Design promo experiment and explain correlation
Company: Uber
Role: Data Scientist
Category: Analytics & Experimentation
Difficulty: Hard
Interview Round: Technical Screen
You work on a ride-hailing marketplace (drivers + riders). Answer the following analytics and experimentation questions.
## 1) Interpret a surprising correlation
You observe in data that **driver time-to-arrive at the rider pickup location** is **positively correlated** with **rider order acceptance / completion rate** (i.e., longer arrival time is associated with higher acceptance).
### Tasks
- Clarify and define the exact time interval (e.g., request → driver assignment, assignment → driver arrival, driver arrival → pickup, etc.).
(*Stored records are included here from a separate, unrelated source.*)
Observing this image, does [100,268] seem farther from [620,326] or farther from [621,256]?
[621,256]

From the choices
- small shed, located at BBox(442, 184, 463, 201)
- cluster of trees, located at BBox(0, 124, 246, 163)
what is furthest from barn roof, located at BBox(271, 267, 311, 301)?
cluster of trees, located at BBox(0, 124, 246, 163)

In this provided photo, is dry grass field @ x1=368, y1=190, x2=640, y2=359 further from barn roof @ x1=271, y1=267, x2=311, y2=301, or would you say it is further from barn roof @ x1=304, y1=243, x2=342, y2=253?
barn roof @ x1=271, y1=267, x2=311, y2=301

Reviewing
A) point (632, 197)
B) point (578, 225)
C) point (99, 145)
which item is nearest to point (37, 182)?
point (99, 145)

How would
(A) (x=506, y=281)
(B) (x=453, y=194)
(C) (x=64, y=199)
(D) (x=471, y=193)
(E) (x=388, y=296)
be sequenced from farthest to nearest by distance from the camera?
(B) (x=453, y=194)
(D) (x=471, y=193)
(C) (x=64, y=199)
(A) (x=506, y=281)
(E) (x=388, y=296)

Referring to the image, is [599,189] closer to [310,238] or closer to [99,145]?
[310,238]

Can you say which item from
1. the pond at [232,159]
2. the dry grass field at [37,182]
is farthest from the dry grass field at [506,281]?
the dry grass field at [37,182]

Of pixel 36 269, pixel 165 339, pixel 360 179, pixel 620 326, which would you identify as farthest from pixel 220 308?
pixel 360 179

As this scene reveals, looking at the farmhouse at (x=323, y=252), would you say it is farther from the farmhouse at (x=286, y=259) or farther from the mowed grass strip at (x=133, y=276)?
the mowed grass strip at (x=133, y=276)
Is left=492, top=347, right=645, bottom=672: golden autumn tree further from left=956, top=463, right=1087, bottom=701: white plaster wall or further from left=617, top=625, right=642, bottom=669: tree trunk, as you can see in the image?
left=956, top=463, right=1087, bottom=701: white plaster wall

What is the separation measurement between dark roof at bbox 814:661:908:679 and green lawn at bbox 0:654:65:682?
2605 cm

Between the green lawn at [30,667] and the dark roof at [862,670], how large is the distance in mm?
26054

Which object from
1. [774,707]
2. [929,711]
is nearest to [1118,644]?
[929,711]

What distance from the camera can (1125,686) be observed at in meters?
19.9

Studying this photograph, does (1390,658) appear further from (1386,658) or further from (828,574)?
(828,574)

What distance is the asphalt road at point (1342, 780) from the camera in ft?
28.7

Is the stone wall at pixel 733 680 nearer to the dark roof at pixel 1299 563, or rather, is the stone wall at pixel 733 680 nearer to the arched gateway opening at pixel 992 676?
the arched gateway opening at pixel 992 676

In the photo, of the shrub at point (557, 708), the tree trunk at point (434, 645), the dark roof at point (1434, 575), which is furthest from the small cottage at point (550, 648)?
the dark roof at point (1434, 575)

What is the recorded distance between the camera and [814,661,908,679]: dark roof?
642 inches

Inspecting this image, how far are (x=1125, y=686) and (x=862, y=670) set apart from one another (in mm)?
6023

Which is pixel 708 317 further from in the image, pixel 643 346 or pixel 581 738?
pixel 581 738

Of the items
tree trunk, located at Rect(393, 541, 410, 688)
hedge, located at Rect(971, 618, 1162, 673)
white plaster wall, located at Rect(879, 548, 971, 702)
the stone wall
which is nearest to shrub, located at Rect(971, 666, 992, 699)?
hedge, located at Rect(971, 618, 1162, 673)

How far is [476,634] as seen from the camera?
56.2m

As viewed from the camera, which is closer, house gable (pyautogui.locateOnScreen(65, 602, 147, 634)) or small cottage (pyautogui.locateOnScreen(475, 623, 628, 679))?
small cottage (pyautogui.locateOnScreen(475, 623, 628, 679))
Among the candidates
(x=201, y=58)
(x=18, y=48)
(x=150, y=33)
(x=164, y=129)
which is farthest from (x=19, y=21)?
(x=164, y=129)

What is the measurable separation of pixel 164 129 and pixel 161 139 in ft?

- Provide multiple plausible explanations (including confounding and selection effects) for why this positive correlation could appear.
- Propose analyses (or an experiment) to determine whether *longer arrival time causes higher acceptance*, or whether the relationship is spurious.
## 2) Design an experiment for a threshold discount
A new promotion is proposed:
- If a trip’s **pre-discount fare ≥ T** (a threshold), the rider receives **20% off** that trip.
### Tasks
1. Design an experiment to estimate the causal impact of the promotion.
- Specify unit of randomization (rider, request, city/time), eligibility rules, duration, and how to handle interference in a two-sided marketplace.
2. Choose metrics:
- Primary success metric for the **platform**.
- Diagnostic/secondary metrics for **riders**, **drivers**, and marketplace health.
- Guardrail metrics (fraud, cancellations, ETAs, etc.).
3. A teammate suggests analyzing effect by grouping trips by realized fare buckets (e.g., $10–$20, $20–$30) and comparing treatment vs control within each bucket.
- Is this valid? Why/why not?
- If not valid, propose better approaches (e.g., alternative stratification, causal methods, or quasi-experimental designs).
State any assumptions you make.
Quick Answer: This question evaluates causal inference, observational data interpretation, and randomized experiment design skills in a two-sided marketplace context, focusing on confounding, selection effects, interference, and metric definition.